Wie kent niet de ooievaar (Ciconia Ciconia), de wit/zwarte vogel met rode poten en een rode snavel. Als hij vliegt, doet hij dat met gestrekte hals en poten en hij wordt vaak beschouwd als een voorbode voor de lente en nieuw leven (babies). Deze prachtige vogel moeten we zeker zien te behouden in de Nederlandse natuur.
DE OOIEVAAR IN NEDERLAND
Er zijn wel 17 verschillende soorten ooievaars over de hele wereld, waarvan er 1 soort in Nederland broedt. Dat is de witte ooievaar. Hij wordt witte ooievaar genoemd, omdat hij overwegend wit is, maar aan zijn vleugels heeft hij zwarte vlekken. Bij jonge ooievaars zie je dat hun snavels donker en hun poten bruinrood zijn.
LEEFGEBIED
Ooievaars kiezen hun leefgebied uit in de buurt van water, moerassige en drassige gebieden, zoals bijvoorbeeld uiterwaarden langs rivieren. Het grappige aan een ooievaar is, dat hij op 1 poot slaapt en dit telkens weer omwisselt van de een naar de andere poot. Om te overwinteren vliegt hij via Gibraltar en Spanje Europa uit richting Afrika. Eigenlijk zweven ze meer dan ze vliegen, dat vinden ze prettiger. Ze gebruiken een warme opwaartse luchtstroom om op te zweven. Deze luchtstroom wordt ook gebruikt door zweefvliegtuigen. Dit kan ook gemakkelijk, omdat de vleugels van een ooievaar een spanwijdte kunnen hebben van 180 tot ongeveer 220 cm. De trekperiode van de ooievaars duurt van augustus, begin september, om eind februari april/mei weer terug te keren naar Nederland. De populatie was ongeveer 50 jaar geleden drastisch afgenomen. Dit had te maken met een aantal factoren, waaronder:
Het aantal kikkers nam af. Door ruilverkaveling in de landbouw, zakte het waterpeil, waardoor er ook minder voedsel voor de ooievaars aanwezig was. In Afrika, waar de ooievaars overwinteren, werden sprinkhanen met D.D.T. verdelgd, dus het aantal sprinkhanen nam eveneens af. Ook kwamen ze vaak in botsing met hoogspanningskabels tijdens hun trektocht naar overwinteringsgebieden.

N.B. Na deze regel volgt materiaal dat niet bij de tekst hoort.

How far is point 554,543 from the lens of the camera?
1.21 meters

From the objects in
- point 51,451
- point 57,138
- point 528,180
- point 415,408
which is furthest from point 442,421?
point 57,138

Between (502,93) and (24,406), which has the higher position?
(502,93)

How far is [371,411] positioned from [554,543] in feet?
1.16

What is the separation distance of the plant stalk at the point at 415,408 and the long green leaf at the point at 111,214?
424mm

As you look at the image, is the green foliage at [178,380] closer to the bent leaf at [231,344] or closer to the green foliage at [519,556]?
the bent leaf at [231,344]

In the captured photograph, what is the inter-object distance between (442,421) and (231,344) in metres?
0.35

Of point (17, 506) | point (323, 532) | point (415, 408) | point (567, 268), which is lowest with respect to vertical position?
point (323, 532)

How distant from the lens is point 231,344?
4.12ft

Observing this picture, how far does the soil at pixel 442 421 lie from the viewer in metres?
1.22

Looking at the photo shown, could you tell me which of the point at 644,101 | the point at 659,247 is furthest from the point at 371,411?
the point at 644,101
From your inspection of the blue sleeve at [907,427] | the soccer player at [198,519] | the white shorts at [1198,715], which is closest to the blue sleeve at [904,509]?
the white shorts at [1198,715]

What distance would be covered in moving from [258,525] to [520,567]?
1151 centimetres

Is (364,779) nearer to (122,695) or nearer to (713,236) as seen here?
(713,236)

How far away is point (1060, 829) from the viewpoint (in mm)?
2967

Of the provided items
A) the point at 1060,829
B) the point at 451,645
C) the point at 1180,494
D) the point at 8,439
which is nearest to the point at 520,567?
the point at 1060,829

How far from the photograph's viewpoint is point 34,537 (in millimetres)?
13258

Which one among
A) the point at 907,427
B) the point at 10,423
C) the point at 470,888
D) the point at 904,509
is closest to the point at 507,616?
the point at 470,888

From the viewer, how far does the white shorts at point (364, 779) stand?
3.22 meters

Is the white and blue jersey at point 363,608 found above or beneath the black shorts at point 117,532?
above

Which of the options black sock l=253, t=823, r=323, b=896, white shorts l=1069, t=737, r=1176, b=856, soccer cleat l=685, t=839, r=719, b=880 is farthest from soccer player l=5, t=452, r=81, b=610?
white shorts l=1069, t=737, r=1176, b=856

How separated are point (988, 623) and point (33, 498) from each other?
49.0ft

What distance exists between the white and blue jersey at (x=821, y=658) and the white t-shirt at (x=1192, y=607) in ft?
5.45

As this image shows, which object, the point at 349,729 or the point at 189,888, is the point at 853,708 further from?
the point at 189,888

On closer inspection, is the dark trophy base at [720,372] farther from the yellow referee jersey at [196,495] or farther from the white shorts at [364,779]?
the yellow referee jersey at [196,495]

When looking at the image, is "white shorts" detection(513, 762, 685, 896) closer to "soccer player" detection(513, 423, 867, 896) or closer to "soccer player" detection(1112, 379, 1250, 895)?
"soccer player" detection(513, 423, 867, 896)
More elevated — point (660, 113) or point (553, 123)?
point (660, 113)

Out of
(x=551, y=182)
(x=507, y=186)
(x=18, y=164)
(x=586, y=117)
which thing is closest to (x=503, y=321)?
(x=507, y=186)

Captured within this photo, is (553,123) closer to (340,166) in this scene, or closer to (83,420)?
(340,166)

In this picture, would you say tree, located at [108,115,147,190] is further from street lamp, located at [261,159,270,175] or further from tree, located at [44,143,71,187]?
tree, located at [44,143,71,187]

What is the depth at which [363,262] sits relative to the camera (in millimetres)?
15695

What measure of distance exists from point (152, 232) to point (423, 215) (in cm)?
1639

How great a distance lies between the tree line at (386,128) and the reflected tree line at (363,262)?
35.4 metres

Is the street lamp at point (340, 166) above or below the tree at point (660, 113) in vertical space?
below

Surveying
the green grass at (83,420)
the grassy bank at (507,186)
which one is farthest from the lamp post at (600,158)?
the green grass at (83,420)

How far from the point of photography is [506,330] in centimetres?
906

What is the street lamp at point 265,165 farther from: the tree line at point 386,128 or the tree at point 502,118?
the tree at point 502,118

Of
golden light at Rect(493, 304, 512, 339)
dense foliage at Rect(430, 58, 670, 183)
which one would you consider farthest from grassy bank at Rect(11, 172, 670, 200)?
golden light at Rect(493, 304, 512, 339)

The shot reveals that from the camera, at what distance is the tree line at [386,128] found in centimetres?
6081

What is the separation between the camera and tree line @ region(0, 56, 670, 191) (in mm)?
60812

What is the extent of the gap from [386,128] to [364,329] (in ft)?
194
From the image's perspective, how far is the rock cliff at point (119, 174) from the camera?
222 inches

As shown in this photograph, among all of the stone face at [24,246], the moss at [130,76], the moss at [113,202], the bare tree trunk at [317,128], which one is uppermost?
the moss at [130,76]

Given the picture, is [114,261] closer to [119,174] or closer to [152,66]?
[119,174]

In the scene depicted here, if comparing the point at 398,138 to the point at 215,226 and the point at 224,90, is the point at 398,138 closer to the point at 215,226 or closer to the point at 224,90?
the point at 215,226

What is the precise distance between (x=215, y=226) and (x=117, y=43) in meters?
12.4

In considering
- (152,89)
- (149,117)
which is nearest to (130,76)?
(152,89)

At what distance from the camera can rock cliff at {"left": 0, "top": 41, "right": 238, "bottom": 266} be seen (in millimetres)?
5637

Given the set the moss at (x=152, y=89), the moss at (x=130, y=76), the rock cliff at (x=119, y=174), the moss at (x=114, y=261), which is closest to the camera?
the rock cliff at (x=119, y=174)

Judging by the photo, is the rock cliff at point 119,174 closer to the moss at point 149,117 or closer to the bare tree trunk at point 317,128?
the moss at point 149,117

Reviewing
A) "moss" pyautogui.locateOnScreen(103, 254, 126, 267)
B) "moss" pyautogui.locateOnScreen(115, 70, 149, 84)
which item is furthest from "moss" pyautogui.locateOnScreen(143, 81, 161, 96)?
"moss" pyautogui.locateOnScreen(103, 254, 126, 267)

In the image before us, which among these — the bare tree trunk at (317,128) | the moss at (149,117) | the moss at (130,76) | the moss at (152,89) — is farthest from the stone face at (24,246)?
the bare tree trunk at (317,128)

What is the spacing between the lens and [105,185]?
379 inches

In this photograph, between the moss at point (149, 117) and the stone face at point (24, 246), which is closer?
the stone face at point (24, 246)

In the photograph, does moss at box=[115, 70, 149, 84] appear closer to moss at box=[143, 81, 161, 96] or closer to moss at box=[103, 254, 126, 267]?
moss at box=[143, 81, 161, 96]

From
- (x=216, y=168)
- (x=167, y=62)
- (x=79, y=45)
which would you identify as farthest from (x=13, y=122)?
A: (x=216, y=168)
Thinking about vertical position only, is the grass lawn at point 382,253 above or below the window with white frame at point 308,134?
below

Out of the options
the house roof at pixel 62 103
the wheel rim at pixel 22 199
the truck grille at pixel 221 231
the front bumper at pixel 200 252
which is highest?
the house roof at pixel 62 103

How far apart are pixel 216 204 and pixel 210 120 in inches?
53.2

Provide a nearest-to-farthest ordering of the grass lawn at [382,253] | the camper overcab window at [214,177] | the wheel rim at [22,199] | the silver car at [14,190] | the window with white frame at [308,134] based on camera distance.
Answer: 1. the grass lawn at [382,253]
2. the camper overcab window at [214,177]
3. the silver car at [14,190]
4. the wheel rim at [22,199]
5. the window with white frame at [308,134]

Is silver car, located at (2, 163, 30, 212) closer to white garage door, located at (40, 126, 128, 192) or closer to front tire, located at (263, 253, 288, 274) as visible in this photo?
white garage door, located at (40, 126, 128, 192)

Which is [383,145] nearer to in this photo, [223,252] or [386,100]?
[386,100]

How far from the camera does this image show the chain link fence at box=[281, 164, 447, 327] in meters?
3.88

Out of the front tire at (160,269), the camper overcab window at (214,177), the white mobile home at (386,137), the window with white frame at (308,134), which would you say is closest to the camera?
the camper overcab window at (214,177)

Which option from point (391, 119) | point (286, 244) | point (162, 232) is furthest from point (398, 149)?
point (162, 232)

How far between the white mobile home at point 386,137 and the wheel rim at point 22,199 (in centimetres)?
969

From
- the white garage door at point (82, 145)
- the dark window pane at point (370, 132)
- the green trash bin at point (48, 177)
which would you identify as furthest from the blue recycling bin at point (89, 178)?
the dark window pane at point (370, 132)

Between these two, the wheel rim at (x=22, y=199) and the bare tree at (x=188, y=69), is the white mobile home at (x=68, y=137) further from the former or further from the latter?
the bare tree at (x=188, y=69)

Door de vele vrijwilligers, die herintroductieprojecten opgezet hebben, zijn deze prachtige vogels weer in aantal toegenomen. De ooievaars die uit deze projecten zijn voortgekomen, blijven ook weleens het hele jaar door in Nederland, doordat ze bijgevoederd worden.
VOEDSEL
Het voedsel van de ooievaar bestaat uit insecten (veel sprinkhanen), mollen, slangen, vis, kikkers, muizen en ratten, maar ook vogeltjes en soms jonge konijntjes.
NEST EN JONGEN
Vroeger broedden ze op daken en in hoge bomen, maar tegenwoordig doen ze dat ook op door mensen aangelegde wagenwielen op palen. In april/mei is het tijd om eieren te leggen. Deze eieren zijn ongeveer 7.2 x 5.2 cm. groot en deze komen na 35 dagen uit. De eerste dagen krijgen de donzige jongen voedsel wat voorverteerd is door hun ouders. Later worden er halfverteerde brokken op het nest achtergelaten, zodat ze dit zelf kunnen pakken als ze honger hebben. Wanneer de jongen negen weken oud zijn, kunnen ze al vliegen en verlaten ze het nest. Maar de jonge vogels komen van tijd tot tijd nog terug om door hun ouders bijgevoed te worden.